— RECORDS PROVIDED —
· · · · · · ·

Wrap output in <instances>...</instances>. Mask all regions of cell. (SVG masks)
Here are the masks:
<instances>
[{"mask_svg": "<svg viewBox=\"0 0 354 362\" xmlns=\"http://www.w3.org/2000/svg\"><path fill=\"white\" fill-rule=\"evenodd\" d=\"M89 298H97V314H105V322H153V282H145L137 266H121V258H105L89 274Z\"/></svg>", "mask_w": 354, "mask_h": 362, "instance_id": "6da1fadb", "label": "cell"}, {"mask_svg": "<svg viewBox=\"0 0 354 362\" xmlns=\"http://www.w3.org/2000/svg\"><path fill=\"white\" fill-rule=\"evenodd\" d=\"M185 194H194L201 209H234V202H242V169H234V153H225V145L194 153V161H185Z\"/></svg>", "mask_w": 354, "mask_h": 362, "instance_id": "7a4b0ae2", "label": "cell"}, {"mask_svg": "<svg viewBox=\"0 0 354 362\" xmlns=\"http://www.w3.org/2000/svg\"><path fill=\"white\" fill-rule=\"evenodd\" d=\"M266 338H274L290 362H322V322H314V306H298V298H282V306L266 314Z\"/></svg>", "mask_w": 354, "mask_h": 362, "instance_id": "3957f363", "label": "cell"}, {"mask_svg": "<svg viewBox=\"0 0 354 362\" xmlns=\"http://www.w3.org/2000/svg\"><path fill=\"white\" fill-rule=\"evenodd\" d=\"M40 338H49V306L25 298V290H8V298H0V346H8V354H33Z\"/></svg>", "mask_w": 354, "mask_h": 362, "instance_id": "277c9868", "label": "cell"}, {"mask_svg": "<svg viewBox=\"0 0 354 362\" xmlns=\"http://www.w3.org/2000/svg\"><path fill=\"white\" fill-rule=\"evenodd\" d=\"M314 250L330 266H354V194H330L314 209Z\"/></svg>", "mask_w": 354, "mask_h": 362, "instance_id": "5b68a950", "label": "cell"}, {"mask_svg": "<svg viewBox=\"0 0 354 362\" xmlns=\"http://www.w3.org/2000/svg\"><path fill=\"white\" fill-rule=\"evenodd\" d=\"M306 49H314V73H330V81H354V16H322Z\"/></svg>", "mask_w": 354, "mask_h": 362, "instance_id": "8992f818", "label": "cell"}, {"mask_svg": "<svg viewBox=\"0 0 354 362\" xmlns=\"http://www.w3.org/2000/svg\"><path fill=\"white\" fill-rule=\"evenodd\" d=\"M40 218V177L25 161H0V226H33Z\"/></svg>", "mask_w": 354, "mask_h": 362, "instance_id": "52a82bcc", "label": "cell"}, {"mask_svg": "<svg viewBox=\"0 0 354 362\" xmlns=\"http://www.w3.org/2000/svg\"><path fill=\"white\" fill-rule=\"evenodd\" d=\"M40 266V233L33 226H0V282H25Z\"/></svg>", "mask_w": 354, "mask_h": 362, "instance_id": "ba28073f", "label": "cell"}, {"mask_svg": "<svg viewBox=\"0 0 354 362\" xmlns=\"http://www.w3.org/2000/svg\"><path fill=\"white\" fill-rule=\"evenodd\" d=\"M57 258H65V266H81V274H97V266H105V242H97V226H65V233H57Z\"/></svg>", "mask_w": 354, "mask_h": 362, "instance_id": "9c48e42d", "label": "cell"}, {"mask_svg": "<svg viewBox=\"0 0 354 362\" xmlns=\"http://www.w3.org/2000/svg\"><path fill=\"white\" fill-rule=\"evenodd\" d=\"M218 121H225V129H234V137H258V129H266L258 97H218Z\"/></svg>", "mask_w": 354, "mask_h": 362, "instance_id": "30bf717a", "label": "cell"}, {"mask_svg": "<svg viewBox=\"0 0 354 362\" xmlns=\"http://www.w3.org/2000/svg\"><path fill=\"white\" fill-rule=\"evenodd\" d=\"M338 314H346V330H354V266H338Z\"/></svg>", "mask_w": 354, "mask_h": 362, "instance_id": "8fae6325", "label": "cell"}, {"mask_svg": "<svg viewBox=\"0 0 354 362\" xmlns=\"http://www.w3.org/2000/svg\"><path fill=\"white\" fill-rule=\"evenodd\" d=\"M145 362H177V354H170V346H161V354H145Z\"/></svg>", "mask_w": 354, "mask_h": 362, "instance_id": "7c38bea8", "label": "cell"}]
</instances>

· · · · · · ·

— TASK GOAL —
Locate every line in the lines above that contains the string "masks", and copy each such line. Matching is case-sensitive.

— THE RESPONSE —
Wrap output in <instances>...</instances>. Mask all regions of cell. (SVG masks)
Here are the masks:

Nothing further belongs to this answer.